Our work as data scientists is often focused on building predictive models. We work with vast quantities of data, and the more we have, the better our models and predictions can potentially become. When we have a high-performing model, we continue to retrain and iterate, introducing new data as required to keep our model fresh and free from degrading. The result is that the model’s performance level is largely retained and we, therefore, continue delivering value for users.
But what happens if restrictions around a data set or individual data point are introduced? How then do we remove this information without compromising the model overall and without kicking off potentially intense retraining sessions? A potential answer that is gaining interest, and that we would like to explore, is machine unlearning.

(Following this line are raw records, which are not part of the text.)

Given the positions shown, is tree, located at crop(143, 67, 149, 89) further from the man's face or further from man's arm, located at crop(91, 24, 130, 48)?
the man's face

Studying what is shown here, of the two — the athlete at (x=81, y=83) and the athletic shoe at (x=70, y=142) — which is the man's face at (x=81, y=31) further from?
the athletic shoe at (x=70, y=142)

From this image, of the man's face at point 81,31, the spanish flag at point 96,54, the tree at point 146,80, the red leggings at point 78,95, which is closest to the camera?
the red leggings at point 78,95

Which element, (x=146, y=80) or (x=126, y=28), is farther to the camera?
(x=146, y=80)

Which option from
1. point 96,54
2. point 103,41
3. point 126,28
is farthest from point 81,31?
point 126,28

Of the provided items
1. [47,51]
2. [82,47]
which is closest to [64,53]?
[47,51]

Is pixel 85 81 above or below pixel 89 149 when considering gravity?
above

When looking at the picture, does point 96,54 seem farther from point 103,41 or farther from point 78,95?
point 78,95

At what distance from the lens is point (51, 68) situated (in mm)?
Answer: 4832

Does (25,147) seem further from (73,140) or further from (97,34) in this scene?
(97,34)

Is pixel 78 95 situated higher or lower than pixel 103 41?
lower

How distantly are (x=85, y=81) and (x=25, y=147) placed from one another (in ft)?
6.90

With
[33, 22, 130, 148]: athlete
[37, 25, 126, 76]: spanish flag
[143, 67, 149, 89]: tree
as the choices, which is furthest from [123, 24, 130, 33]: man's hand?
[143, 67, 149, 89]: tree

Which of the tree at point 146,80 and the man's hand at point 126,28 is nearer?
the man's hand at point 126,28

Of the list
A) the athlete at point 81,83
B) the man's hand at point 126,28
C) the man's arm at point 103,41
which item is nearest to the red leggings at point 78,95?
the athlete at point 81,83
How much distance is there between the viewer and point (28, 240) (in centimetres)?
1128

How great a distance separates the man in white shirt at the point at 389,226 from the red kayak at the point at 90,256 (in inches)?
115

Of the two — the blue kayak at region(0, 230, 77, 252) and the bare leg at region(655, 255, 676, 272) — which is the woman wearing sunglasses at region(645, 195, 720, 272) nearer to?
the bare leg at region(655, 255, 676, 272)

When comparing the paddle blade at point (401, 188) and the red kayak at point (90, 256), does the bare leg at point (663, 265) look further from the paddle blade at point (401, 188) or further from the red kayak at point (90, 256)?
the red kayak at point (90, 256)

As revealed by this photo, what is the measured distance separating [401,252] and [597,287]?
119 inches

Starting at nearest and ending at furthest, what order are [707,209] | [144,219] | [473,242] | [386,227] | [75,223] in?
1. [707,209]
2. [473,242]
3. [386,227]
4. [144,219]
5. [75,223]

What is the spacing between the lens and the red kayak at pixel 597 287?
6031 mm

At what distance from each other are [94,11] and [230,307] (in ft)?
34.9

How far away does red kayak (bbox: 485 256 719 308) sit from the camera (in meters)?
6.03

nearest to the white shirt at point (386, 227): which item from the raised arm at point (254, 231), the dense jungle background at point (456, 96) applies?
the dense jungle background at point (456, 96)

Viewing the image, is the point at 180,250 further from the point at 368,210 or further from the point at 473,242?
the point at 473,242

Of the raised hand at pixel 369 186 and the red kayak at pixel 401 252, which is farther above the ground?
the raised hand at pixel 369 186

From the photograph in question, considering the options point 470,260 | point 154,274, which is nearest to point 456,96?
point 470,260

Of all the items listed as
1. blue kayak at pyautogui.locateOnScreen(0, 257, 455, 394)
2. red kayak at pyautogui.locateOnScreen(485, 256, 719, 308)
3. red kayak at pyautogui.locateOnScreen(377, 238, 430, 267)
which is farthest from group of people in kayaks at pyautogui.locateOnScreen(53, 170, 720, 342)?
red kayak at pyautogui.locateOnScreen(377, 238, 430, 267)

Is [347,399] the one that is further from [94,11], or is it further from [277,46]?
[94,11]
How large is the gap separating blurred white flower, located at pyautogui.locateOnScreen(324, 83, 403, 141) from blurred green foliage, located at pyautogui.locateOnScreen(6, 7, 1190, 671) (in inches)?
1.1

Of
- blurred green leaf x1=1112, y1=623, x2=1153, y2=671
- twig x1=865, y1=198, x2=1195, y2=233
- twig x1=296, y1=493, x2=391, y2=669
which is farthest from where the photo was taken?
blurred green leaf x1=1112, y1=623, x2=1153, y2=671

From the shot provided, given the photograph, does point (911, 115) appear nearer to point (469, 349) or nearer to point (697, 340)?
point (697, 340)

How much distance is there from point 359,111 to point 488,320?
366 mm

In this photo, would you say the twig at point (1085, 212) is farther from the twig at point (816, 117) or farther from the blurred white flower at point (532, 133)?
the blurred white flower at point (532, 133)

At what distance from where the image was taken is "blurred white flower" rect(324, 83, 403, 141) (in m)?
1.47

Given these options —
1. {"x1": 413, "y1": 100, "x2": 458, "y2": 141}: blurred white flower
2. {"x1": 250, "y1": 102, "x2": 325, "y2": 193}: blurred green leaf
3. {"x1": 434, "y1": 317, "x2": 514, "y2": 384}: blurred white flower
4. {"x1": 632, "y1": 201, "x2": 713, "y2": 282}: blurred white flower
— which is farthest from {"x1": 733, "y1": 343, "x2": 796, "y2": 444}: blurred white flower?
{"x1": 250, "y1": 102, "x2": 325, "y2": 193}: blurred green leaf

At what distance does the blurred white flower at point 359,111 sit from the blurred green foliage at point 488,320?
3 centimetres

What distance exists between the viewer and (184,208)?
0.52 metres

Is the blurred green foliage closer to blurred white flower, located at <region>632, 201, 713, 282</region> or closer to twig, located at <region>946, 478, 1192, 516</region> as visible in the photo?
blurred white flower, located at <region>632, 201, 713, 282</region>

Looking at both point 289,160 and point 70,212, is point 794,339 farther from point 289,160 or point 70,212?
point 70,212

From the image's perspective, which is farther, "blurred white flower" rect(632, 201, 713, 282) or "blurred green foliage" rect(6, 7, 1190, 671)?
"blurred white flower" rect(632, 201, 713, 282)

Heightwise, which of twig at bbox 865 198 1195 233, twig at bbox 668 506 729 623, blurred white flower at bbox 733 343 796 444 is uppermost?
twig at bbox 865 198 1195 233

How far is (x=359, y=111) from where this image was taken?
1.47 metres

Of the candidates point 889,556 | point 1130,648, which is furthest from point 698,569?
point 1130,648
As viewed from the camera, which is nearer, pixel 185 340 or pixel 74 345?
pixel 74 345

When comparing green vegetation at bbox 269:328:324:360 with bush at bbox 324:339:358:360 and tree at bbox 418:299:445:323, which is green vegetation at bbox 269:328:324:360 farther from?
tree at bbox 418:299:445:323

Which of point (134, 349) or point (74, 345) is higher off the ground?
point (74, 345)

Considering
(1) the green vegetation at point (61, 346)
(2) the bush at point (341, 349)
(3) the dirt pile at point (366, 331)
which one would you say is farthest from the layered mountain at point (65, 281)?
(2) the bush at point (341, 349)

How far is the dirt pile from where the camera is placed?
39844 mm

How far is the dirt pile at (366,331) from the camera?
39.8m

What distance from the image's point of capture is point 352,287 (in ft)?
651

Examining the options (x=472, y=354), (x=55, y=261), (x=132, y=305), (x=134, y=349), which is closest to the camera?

Machine unlearning is a nascent field, with research and development delivering some compelling results. It provides a potential solution to so many of the problems faced across industries, from costly re-work needed in the face of new data laws and regulations to an attempt to spot and mitigate bias.
Dealing With Data Non Grata
For data science teams, taking a high-performing model out of production due to law or regulatory changes is not an uncommon problem. The process of retraining a large model, however, is extensive and costly.
Take the example of a hypothetical lending approval model in the US. Across the States, it’s likely we will have tens to hundreds of millions of data points, from which we have created hundreds of features that we are using to train a massive neural network. The time and cost it will take to train this model, as we might be using expensive hardware (e.g. multiple GPUs), can be great. Now imagine that this model has been in production for a year, delivering significant value for customers, when new privacy laws are introduced in California that prohibit the use of a particular region of the data set.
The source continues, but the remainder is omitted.